Set problem: Reproduce all of the material below, line for line, without changing a word.

Stored entries:
------

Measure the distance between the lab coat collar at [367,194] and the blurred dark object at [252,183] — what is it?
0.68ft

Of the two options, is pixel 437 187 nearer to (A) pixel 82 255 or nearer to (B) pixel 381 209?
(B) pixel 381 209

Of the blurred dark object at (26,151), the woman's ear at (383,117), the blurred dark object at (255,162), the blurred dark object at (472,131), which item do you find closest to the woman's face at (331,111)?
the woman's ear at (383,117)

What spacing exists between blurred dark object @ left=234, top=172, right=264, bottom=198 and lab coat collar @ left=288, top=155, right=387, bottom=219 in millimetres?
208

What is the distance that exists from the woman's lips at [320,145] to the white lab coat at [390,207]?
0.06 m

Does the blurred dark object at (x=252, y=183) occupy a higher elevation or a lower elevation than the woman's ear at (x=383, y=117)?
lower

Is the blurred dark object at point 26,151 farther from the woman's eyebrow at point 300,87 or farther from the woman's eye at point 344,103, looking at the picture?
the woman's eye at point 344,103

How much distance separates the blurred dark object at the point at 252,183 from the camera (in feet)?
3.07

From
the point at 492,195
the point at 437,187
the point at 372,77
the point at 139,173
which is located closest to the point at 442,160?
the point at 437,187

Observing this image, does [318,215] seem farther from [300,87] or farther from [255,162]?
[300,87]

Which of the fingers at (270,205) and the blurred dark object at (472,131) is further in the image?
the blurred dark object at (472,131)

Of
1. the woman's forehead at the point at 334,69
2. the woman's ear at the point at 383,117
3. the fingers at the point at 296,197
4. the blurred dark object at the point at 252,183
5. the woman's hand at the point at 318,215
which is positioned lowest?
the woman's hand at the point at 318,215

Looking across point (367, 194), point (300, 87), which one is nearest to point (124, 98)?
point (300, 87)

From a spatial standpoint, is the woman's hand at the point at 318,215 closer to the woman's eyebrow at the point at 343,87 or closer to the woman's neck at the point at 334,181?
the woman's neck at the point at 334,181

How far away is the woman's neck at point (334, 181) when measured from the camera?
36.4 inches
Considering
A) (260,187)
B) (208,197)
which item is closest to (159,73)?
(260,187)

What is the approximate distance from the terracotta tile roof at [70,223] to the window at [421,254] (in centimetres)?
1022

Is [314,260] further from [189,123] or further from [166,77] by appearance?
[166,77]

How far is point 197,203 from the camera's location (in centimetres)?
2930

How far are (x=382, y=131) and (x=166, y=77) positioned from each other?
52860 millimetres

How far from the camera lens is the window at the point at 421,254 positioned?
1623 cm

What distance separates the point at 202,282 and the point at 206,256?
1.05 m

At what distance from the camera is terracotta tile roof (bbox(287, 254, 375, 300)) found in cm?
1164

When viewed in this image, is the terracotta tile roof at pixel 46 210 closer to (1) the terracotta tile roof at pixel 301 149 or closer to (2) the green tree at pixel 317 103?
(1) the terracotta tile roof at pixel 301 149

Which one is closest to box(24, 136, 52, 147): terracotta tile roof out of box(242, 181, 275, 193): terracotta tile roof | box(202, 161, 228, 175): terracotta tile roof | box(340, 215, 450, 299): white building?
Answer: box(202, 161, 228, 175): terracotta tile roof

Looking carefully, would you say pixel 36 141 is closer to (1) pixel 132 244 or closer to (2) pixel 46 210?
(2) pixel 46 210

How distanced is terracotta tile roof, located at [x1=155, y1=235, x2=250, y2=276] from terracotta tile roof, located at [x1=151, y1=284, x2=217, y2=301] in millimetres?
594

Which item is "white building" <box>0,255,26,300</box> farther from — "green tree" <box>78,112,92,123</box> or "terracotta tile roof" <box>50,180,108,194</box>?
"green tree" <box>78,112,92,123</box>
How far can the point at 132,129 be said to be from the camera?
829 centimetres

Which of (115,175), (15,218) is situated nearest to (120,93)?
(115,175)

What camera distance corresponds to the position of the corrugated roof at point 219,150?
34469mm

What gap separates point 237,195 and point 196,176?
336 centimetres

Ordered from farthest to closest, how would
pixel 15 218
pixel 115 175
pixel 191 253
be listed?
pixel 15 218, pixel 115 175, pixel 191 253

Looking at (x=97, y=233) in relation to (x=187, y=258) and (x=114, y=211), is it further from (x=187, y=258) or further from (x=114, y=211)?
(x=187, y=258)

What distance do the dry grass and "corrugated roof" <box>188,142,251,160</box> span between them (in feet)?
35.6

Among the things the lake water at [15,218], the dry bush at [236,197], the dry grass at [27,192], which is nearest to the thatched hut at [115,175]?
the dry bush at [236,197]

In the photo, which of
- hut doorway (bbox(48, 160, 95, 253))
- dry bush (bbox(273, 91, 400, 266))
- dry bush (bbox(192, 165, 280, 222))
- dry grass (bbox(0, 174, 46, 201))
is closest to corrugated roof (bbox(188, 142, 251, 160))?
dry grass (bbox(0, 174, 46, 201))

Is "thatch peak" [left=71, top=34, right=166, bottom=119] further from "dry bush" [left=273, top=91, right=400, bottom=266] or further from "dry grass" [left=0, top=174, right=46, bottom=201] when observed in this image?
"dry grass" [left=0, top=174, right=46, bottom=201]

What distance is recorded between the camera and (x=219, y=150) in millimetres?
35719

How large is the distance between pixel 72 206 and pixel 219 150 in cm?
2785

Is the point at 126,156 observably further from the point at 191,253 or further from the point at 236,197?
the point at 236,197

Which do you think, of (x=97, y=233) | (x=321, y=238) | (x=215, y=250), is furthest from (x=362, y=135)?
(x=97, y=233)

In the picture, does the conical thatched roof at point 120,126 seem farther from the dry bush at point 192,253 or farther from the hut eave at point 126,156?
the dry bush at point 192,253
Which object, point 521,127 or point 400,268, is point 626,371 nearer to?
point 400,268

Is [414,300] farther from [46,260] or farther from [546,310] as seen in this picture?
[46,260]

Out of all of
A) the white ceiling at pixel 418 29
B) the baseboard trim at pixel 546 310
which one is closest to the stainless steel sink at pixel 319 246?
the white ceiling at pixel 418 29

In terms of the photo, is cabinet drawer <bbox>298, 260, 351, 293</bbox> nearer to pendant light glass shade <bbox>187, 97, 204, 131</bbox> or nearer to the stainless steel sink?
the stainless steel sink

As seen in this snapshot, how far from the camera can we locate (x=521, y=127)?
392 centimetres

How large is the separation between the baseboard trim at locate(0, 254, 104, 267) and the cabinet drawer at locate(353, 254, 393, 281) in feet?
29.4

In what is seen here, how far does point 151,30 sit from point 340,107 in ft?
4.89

------

Answer to the problem:
Measure the distance between the lab coat collar at [367,194] and the blurred dark object at [252,183] — what is it?
0.68ft

Of the two options, is pixel 437 187 nearer to (A) pixel 82 255 or nearer to (B) pixel 381 209?
(B) pixel 381 209

Of the blurred dark object at (26,151), the woman's ear at (383,117), the blurred dark object at (255,162), the blurred dark object at (472,131), which item do you find closest to the woman's face at (331,111)?
the woman's ear at (383,117)

What spacing exists between blurred dark object @ left=234, top=172, right=264, bottom=198 and lab coat collar @ left=288, top=155, right=387, bottom=219 in millimetres?
208

What is the distance that exists from the woman's lips at [320,145] to the white lab coat at [390,207]?
0.06 m

Does the blurred dark object at (x=252, y=183) occupy a higher elevation or a lower elevation than the woman's ear at (x=383, y=117)?
lower

Is the blurred dark object at point 26,151 farther from the woman's eyebrow at point 300,87 or farther from the woman's eye at point 344,103, looking at the picture?
the woman's eye at point 344,103

How much distance separates the blurred dark object at the point at 252,183 from the camera (in feet)?
3.07

From
the point at 492,195
the point at 437,187
the point at 372,77
the point at 139,173
which is located closest to the point at 442,160?
the point at 437,187

Observing this image, does [318,215] seem farther from [300,87] or farther from [255,162]?
[300,87]

Which of the fingers at (270,205) and the blurred dark object at (472,131) is further in the image?
the blurred dark object at (472,131)

Of
1. the woman's forehead at the point at 334,69
2. the woman's ear at the point at 383,117
3. the fingers at the point at 296,197
4. the blurred dark object at the point at 252,183
5. the woman's hand at the point at 318,215
which is positioned lowest?
the woman's hand at the point at 318,215

Looking across point (367, 194), point (300, 87), which one is nearest to point (124, 98)?
point (300, 87)

From a spatial standpoint, is the woman's hand at the point at 318,215 closer to the woman's eyebrow at the point at 343,87 or closer to the woman's neck at the point at 334,181?
the woman's neck at the point at 334,181

How far away is the woman's neck at point (334, 181) when measured from the camera?
36.4 inches
Considering
A) (260,187)
B) (208,197)
which item is closest to (159,73)?
(260,187)

What is the approximate distance from the terracotta tile roof at [70,223] to the window at [421,254] (in centimetres)?
1022

Is [314,260] further from [189,123] or further from [166,77] by appearance?
[166,77]

How far is point 197,203 from the camera's location (in centimetres)?
2930

How far are (x=382, y=131) and (x=166, y=77) positioned from each other?
52860 millimetres

How far from the camera lens is the window at the point at 421,254 positioned?
1623 cm

What distance separates the point at 202,282 and the point at 206,256?
1.05 m

At what distance from the camera is terracotta tile roof (bbox(287, 254, 375, 300)) found in cm?
1164

When viewed in this image, is the terracotta tile roof at pixel 46 210 closer to (1) the terracotta tile roof at pixel 301 149 or closer to (2) the green tree at pixel 317 103?
(1) the terracotta tile roof at pixel 301 149

Which one is closest to box(24, 136, 52, 147): terracotta tile roof out of box(242, 181, 275, 193): terracotta tile roof | box(202, 161, 228, 175): terracotta tile roof | box(340, 215, 450, 299): white building?
Answer: box(202, 161, 228, 175): terracotta tile roof

Looking carefully, would you say pixel 36 141 is closer to (1) pixel 132 244 or closer to (2) pixel 46 210?
(2) pixel 46 210

How distanced is terracotta tile roof, located at [x1=155, y1=235, x2=250, y2=276] from terracotta tile roof, located at [x1=151, y1=284, x2=217, y2=301] in millimetres?
594

Which item is "white building" <box>0,255,26,300</box> farther from — "green tree" <box>78,112,92,123</box> or "terracotta tile roof" <box>50,180,108,194</box>?
"green tree" <box>78,112,92,123</box>
How far can the point at 132,129 be said to be from the camera?
829 centimetres

Which of (115,175), (15,218) is situated nearest to (120,93)?
(115,175)

What camera distance corresponds to the position of the corrugated roof at point 219,150?
34469mm

What gap separates point 237,195 and point 196,176?
336 centimetres

Ordered from farthest to closest, how would
pixel 15 218
pixel 115 175
pixel 191 253
be listed?
pixel 15 218, pixel 115 175, pixel 191 253

Looking at (x=97, y=233) in relation to (x=187, y=258) and (x=114, y=211), is it further from (x=187, y=258) or further from (x=114, y=211)?
(x=187, y=258)

What distance do the dry grass and "corrugated roof" <box>188,142,251,160</box> span between them (in feet)?
35.6

Among the things the lake water at [15,218], the dry bush at [236,197], the dry grass at [27,192], which is nearest to the thatched hut at [115,175]?
the dry bush at [236,197]

In the photo, which of
- hut doorway (bbox(48, 160, 95, 253))
- dry bush (bbox(273, 91, 400, 266))
- dry bush (bbox(192, 165, 280, 222))
- dry grass (bbox(0, 174, 46, 201))
is closest to corrugated roof (bbox(188, 142, 251, 160))?
dry grass (bbox(0, 174, 46, 201))

Is "thatch peak" [left=71, top=34, right=166, bottom=119] further from "dry bush" [left=273, top=91, right=400, bottom=266] or further from "dry grass" [left=0, top=174, right=46, bottom=201] when observed in this image?
"dry grass" [left=0, top=174, right=46, bottom=201]

What distance is recorded between the camera and (x=219, y=150) in millimetres?
35719

How large is the distance between pixel 72 206 and pixel 219 150 in cm?
2785

Is the point at 126,156 observably further from the point at 191,253 or further from the point at 236,197?
the point at 236,197

Which do you think, of (x=97, y=233) | (x=321, y=238) | (x=215, y=250), is furthest from (x=362, y=135)?
(x=97, y=233)

In the picture, does the conical thatched roof at point 120,126 seem farther from the dry bush at point 192,253 or farther from the hut eave at point 126,156?
the dry bush at point 192,253
Which object, point 521,127 or point 400,268, is point 626,371 nearer to?
point 400,268

Is [414,300] farther from [46,260] or farther from [546,310] as seen in this picture?
[46,260]

Out of all of
A) the white ceiling at pixel 418 29
B) the baseboard trim at pixel 546 310
which one is closest to the stainless steel sink at pixel 319 246?
the white ceiling at pixel 418 29

In terms of the photo, is cabinet drawer <bbox>298, 260, 351, 293</bbox> nearer to pendant light glass shade <bbox>187, 97, 204, 131</bbox> or nearer to the stainless steel sink?
the stainless steel sink

As seen in this snapshot, how far from the camera can we locate (x=521, y=127)?
392 centimetres

How large is the separation between the baseboard trim at locate(0, 254, 104, 267) and the cabinet drawer at locate(353, 254, 393, 281) in feet?
29.4

In what is seen here, how far does point 151,30 sit from point 340,107 in ft?
4.89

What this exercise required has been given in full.